Ярость Белого Волка - страница 14
– А с кем еще-то? – Настя перестала всхлипывать.
– Да вру я все. Везде вру. Вот только тебе поляков хвалил. Костелы ихние. Так ведь это все ихнее я только умом люблю и признаю, а сердцем-то… Сердцем… А вот тама, – Зубов постучал костлявым кулаком по груди, – нету спокою и радости, понимаешь? Значится, напридумывал я себе всю эту любовь, дабы оправдать свое тщеславие и гордыню. Ты думаешь, я за деньги всю агитацию вел? Нет. Мне нравилось, что к речам моим прислушиваются, что голос мой завладевает чужими умами. Что могу я, Настенька, вот так взять и повернуть всю историю шиворот-навыворот. И нет слаще ничего на земле, чем владеть душами людей, направлять их желания, изменять их взгляды. Стоя на деревенской телеге, был я богаче самого богатого богатея и царя. Потому как сокровище не в золоте, не в каменьях лежит, а в людях. Вот кто людьми управляет, тот и богат по-настоящему.
– И с Фроськой ты был ведь? Точно знаю, был! – неожиданно вымолвила девушка.

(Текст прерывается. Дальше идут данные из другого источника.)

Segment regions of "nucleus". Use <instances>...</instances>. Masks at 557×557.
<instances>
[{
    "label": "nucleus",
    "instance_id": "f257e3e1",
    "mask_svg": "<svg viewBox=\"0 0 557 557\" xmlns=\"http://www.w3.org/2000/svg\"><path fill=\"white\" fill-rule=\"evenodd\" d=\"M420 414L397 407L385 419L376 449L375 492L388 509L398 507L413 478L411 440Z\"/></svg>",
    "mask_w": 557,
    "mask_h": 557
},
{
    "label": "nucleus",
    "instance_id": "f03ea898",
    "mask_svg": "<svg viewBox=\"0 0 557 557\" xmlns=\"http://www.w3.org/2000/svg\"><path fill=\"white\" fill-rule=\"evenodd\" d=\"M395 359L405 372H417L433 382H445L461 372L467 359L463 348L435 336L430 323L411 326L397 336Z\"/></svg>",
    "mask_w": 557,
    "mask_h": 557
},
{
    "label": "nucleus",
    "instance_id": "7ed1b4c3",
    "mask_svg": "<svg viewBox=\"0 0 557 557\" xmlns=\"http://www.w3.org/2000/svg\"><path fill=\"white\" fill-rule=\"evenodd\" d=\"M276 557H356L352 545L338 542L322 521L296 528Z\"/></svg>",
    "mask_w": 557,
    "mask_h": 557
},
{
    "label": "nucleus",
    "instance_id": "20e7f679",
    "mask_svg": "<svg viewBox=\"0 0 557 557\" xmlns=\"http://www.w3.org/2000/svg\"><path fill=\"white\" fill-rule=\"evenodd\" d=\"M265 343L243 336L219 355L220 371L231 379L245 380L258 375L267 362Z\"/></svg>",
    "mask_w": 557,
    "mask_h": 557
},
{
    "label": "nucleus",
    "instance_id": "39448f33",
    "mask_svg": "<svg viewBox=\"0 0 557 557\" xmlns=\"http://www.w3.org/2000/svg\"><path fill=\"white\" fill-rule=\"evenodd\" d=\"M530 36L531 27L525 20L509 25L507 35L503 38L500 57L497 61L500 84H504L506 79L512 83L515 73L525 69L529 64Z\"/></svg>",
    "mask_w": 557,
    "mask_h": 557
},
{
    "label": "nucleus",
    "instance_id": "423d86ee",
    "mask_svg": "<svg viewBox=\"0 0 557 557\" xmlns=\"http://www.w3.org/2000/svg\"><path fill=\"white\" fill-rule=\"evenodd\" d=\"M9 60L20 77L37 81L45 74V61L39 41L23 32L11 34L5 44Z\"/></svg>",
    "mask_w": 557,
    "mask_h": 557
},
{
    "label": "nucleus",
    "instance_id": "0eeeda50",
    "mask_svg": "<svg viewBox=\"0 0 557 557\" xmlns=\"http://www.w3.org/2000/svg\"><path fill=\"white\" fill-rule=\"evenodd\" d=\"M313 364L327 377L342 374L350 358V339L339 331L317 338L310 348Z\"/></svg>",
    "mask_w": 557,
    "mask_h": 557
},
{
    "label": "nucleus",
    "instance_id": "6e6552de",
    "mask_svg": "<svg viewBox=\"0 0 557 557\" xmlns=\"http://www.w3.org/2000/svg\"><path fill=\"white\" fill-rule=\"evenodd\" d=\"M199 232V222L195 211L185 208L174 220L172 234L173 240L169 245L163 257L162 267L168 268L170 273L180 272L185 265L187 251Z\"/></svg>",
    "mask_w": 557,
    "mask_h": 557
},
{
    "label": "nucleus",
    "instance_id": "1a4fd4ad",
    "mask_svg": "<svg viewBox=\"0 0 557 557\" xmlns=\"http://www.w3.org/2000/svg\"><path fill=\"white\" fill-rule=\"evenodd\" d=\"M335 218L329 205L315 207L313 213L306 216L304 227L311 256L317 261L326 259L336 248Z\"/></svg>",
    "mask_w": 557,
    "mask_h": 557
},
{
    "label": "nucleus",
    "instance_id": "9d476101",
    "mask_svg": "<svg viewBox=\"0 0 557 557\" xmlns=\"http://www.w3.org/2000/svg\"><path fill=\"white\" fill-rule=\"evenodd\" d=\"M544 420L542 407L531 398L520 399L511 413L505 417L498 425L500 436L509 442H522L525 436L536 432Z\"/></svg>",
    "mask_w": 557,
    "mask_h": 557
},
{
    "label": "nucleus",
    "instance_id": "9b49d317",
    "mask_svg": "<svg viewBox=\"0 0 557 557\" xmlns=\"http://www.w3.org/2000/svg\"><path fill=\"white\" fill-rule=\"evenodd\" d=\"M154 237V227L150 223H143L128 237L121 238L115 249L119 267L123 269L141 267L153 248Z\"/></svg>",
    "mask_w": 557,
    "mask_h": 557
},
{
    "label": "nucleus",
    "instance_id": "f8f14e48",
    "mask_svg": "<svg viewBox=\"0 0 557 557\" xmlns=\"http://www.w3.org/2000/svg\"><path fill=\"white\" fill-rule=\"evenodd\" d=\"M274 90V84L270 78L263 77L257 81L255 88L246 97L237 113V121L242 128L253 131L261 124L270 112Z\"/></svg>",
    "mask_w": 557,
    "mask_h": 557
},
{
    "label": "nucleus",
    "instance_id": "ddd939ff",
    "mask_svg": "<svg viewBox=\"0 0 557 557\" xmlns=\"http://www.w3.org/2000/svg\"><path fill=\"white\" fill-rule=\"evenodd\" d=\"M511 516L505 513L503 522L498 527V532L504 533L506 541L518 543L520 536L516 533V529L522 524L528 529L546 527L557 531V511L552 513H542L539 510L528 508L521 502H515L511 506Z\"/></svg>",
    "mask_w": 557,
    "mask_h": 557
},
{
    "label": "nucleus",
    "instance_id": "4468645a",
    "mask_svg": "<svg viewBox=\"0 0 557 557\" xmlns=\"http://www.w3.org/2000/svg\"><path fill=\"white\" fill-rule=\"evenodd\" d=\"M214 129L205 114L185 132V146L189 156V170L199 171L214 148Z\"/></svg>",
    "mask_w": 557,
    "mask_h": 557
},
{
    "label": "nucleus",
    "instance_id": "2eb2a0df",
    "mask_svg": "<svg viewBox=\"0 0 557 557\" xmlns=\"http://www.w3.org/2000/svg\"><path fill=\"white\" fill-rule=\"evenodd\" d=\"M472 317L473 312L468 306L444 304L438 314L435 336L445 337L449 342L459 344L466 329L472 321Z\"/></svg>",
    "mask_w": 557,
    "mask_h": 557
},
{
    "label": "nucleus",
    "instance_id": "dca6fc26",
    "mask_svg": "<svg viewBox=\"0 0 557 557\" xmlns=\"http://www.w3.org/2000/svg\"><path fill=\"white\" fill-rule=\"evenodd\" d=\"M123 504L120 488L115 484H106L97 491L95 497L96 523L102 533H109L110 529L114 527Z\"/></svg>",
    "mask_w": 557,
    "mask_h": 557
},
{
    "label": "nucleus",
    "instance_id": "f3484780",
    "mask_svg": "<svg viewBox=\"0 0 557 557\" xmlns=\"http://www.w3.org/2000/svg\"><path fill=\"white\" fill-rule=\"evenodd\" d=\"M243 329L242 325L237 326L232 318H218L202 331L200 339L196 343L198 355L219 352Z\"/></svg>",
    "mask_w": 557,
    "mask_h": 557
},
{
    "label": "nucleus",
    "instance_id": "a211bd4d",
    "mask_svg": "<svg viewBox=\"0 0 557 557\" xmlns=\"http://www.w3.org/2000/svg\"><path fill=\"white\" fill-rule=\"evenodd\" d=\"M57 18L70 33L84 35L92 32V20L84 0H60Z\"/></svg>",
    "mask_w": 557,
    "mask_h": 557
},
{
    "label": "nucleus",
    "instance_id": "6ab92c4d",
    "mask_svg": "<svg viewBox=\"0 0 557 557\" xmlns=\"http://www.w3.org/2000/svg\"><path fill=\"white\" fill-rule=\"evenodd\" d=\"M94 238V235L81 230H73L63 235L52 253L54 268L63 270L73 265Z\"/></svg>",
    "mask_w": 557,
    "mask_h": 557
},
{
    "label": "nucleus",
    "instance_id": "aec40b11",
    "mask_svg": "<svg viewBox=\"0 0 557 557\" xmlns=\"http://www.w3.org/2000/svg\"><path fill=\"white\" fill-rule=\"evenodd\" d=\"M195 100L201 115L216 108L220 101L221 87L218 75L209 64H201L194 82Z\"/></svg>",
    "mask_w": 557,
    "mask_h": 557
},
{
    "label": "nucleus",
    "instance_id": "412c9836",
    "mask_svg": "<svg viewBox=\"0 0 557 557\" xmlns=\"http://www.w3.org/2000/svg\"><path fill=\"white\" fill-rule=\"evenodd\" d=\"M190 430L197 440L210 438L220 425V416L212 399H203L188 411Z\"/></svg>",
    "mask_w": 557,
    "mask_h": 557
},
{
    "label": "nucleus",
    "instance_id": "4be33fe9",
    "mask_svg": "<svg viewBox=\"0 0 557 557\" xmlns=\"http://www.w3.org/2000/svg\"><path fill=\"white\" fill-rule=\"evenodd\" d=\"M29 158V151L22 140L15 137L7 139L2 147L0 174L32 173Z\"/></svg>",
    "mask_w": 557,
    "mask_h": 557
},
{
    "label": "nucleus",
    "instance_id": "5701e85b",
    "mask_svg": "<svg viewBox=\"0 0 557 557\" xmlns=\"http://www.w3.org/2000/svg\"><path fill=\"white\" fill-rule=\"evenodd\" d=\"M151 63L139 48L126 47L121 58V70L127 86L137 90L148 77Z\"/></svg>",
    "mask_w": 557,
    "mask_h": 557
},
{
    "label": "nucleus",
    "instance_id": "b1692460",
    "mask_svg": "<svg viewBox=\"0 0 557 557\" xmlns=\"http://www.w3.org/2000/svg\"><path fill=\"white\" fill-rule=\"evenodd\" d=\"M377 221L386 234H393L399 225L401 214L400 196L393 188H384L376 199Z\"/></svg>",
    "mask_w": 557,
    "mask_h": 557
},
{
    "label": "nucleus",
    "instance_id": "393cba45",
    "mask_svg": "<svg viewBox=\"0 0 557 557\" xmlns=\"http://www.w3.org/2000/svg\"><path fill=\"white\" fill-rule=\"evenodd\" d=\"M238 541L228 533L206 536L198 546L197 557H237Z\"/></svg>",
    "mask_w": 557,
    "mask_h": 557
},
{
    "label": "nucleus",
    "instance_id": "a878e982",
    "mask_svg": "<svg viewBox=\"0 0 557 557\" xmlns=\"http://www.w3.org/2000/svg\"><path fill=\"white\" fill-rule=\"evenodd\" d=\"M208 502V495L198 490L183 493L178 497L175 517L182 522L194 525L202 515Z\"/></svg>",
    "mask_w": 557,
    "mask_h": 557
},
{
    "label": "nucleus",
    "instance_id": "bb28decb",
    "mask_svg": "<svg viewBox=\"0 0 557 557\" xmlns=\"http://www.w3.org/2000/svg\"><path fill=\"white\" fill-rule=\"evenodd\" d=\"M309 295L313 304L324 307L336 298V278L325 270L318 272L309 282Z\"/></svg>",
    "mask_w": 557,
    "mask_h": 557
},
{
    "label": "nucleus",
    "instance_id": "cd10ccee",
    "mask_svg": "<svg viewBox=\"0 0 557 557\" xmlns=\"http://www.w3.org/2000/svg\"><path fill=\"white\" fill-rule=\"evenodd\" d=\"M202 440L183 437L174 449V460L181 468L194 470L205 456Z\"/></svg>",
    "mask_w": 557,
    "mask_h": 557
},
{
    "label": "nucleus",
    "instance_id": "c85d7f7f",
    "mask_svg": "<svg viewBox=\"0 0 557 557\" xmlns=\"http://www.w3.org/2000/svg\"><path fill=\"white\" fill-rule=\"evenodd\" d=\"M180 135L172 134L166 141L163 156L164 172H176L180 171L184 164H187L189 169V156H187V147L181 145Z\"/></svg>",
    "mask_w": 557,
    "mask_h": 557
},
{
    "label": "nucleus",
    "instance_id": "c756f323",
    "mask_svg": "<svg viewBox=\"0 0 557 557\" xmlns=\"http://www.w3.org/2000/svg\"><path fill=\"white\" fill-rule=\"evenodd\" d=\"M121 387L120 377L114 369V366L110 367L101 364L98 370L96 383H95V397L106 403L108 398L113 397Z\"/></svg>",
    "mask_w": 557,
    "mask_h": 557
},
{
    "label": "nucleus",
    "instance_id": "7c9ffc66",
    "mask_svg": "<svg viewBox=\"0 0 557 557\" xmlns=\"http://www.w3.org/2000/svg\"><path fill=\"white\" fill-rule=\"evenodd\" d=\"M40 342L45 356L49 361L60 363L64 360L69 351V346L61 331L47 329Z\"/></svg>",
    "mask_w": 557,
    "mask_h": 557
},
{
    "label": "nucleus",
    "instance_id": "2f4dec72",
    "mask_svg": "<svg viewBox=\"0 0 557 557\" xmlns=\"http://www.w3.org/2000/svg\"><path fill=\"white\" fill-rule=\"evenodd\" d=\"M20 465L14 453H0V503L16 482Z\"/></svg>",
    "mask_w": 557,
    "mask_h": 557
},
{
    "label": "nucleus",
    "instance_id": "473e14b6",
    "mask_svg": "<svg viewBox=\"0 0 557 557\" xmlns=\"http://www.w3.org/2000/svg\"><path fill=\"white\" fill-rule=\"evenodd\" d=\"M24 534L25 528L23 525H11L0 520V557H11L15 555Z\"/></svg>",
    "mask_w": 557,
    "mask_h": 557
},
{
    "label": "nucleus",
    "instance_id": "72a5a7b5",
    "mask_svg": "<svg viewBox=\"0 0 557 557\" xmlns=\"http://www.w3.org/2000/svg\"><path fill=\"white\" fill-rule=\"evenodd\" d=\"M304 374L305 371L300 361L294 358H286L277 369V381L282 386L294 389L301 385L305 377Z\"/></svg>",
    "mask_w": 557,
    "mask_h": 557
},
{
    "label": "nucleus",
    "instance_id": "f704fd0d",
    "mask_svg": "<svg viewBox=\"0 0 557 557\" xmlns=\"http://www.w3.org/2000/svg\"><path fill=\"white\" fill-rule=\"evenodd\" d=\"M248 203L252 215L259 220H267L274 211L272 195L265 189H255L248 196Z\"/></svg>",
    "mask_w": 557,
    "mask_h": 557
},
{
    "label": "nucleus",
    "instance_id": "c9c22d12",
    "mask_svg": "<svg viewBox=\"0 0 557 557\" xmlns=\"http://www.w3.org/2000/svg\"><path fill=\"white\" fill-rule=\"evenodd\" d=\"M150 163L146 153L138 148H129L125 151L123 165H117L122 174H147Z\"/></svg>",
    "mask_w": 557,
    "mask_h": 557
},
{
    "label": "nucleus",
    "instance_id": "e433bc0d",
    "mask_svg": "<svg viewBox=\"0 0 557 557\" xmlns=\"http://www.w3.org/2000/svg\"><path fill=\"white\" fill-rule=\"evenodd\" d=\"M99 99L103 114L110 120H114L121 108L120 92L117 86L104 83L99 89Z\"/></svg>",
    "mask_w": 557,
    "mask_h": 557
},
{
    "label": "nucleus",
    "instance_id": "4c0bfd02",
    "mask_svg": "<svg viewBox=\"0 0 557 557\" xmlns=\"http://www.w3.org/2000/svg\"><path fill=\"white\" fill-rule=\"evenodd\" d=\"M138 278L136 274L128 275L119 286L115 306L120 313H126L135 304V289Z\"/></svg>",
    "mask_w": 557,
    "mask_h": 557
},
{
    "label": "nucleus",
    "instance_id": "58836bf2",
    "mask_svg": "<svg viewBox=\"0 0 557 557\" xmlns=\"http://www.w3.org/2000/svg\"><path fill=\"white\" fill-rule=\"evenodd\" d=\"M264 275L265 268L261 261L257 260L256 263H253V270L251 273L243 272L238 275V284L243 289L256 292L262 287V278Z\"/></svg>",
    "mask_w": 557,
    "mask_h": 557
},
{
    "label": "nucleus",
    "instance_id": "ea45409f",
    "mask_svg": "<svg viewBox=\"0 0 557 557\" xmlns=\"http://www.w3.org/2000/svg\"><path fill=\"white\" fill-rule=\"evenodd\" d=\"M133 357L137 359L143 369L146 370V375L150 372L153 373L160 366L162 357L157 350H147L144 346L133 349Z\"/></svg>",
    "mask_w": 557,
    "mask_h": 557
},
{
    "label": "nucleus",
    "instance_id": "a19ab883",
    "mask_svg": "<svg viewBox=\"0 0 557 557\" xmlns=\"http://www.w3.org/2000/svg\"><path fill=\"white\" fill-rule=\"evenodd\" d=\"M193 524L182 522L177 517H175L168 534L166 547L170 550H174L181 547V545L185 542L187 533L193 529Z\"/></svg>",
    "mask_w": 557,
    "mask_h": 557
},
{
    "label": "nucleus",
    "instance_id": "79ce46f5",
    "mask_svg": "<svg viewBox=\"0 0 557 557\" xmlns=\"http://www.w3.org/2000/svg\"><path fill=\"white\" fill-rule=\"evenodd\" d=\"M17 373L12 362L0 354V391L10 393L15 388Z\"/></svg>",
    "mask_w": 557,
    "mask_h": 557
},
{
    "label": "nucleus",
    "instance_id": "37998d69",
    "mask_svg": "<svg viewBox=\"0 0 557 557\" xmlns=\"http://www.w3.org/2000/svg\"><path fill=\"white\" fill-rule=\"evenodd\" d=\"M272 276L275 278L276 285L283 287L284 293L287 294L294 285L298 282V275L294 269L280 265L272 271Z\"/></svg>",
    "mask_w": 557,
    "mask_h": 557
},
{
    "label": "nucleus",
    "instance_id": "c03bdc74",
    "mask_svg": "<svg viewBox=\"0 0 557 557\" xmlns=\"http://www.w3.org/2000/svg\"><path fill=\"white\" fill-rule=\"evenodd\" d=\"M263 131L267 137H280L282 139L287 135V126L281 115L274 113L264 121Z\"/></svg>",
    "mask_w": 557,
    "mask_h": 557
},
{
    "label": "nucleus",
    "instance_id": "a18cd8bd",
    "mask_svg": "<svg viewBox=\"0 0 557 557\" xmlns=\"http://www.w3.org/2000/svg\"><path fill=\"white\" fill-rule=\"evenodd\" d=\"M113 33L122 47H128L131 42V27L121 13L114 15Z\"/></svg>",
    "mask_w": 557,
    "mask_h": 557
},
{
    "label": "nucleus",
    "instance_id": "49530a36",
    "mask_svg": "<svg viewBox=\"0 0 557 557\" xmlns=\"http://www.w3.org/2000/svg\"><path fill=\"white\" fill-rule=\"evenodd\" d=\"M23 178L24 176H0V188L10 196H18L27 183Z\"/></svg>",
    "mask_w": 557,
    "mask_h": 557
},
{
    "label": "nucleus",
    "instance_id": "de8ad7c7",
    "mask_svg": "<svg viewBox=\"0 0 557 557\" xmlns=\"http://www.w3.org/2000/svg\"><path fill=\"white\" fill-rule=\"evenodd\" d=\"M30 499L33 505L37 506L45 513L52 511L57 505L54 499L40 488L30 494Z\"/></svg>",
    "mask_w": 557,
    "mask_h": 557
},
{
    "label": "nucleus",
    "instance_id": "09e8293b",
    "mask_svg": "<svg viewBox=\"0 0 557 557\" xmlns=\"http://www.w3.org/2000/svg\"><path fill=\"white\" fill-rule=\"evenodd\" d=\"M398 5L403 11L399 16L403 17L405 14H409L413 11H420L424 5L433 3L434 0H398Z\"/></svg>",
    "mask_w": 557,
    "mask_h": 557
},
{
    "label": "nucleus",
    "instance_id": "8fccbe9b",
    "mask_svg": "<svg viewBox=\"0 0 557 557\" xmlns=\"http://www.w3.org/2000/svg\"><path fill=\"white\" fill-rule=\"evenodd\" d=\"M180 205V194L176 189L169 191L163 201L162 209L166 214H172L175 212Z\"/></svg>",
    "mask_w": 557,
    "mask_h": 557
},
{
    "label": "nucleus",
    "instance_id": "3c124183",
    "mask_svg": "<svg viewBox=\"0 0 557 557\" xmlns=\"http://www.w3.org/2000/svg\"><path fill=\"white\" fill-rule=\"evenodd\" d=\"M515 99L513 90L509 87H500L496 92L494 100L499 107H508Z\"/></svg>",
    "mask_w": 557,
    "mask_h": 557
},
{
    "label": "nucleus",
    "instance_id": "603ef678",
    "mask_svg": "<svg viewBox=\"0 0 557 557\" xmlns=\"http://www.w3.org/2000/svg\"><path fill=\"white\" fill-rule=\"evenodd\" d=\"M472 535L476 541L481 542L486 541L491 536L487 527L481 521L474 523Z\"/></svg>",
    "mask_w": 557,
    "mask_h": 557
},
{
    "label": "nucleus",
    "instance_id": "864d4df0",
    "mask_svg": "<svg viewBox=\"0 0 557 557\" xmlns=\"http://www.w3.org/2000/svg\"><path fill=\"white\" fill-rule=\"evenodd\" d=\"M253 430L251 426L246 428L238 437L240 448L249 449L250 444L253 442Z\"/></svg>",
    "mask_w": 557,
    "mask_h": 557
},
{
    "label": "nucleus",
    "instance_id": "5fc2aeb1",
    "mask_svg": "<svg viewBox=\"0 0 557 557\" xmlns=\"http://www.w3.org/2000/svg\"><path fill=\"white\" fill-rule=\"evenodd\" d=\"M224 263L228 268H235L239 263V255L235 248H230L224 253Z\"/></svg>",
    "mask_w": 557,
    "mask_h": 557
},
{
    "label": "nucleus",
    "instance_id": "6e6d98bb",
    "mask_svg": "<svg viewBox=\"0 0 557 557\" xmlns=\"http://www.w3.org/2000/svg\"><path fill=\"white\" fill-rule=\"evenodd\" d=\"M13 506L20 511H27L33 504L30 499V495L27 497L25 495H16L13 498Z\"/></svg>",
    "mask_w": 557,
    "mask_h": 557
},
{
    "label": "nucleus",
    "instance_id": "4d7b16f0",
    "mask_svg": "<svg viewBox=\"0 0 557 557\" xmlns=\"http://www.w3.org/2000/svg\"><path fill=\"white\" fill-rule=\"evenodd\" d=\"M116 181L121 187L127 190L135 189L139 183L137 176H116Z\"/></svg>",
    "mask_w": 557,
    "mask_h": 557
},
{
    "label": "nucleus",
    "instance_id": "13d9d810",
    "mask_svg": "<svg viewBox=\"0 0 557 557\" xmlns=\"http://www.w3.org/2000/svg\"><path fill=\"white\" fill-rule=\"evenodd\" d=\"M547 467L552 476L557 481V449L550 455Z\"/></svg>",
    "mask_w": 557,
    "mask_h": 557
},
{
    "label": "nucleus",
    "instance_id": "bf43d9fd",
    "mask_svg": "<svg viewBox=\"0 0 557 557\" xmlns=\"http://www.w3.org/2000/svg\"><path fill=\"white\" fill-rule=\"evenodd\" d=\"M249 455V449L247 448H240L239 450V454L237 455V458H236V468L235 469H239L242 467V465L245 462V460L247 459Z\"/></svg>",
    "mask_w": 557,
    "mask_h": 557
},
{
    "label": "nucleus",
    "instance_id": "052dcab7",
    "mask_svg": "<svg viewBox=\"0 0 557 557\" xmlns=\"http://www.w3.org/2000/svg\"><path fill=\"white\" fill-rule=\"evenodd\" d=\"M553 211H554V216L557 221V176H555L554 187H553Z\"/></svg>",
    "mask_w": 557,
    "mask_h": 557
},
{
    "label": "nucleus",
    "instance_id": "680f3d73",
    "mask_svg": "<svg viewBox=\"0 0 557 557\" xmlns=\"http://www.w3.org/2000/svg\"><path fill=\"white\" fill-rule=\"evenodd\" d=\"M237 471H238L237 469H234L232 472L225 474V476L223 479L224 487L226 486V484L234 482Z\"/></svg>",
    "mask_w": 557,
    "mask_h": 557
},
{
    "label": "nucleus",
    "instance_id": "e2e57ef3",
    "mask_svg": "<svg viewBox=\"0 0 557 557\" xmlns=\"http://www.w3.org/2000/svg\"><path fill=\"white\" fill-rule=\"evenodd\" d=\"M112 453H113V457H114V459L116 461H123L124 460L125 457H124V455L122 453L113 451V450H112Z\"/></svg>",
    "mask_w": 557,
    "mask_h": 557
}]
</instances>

– Ха-х… Я ей про одно, а она мне, знай, про свое. Про бабье. Был. Услады искал. Тешился вдосталь. И с другими был. Шли они ко мне за силой, чтобы власть мою почувствовать, потому как в своих мужиках этой силы не видели. И тошно им становилось подчас от измен, а все одно шли, потому как бабе нужен тот, кто ее за собой поведет. Посмотри, пришли поляки, мужей поперебили. А долго ли бабы по ним плакали? Нет. Они уже любили чужих – тех, кто им горе принес. А все почему? Живодеры, звери, но победители, показавшие, что любви достоин только сильный, а не тот, кто не может защитить свою семью. Не тот, кто бежит в леса и отсиживается там. Не тот, кто не может выковать меч и поднять его. Зачем такие нужны природе. Матушка-земля верных сохраняет. Я неверный, скажешь. А это оно как взглянуть! Стрельцы в Дорогобуже, после моих речей по домам разошлись. Так зато царь с воеводами знают теперь, где они были неправы, и знают, кого в измене обвинить. Это ведь как чирий: вскрыл – и гной потек, а как вытек весь, рана начала затягиваться. Гною-то много накопилось на Руси. Может, я чего не понимал или не так чего делал, но всегда Русь нашу любил. Поляков ненавидел, но под ними, считаю, ходить куда выгоднее и спокойнее, чем под бесклюевыми царями. Искренне так думаю. Вот такая у меня нынче правда. Путаная и страшная. Предательская. Пока гордость в нашем мужике не проснется, то быть нашей земле топтанной чужими конями и битой. А вот чтобы гордость проснулась, нужно для начала каленым железом все лишнее выжечь! Ты уж больно-то, милая, не печалься. Ну да, был с другими. Но зато к тебе потом летел повинный и горький, в испоганенной изменами одеже, чтобы рядом с тобой очиститься и Бога вернуть. И понял я тогда, ежли каяться не в чем, что ежли не страдаешь, то и не возвышаешься в думах своих.
Зубов вдруг снова себя почувствовал глашатаем. Подбородок вскинулся, пальцы сжались в кулаки. Он даже привстал, насколько ему позволял ошейник. И несмотря на то, что начал с одного, а закончил совсем другим, ощущал себя полным господином и единственным носителем правды. Припав к окну, смотрел на сидящего на коле запорожца и бормотал что-то совсем еле связное. Только по отдельным обрывкам можно было понять, что он пытается к чему-то призвать мертвого человека. Он даже не услышал, как стражник, просунув бородатое лицо в приоткрытую дверь, пробасил:
– Ну, полюбилися – и буде!
Не заметил Зубов, как вышла Настя, ловя краем платка катившиеся по щекам слезы. Не заметил, как уехал по другую сторону тьмы месяц, погоняя ворона. Не заметил, как кончилась ночь и пришло утро.
То ли сон, то ли забытье, то ли оцепенение всего естества – души и разума. Когда дверь темницы заскрипела и в темное спертое пространство ворвался свежий воздух, а следом поток осеннего, золотого света, он даже не понял поначалу, сон это или уже потусторонняя явь.
В проеме стоял Никон Олексьевич, сухой, долгий и, как всегда, сильно ссутуленный.
Зубов знал дьяка, не раз доводилось быть рядом. Оттого вначале и подумал, что уже находится где-где, но только не в земной жизни.
– Ну что, Иван Демьяныч, как жить дале будем? – Никон шагнул в темницу. – Ох и сперто тут у тебя. И девку не позовешь. Оскоромишься. – Дьяк говорил в своей обычной, чуть занудноватой манере.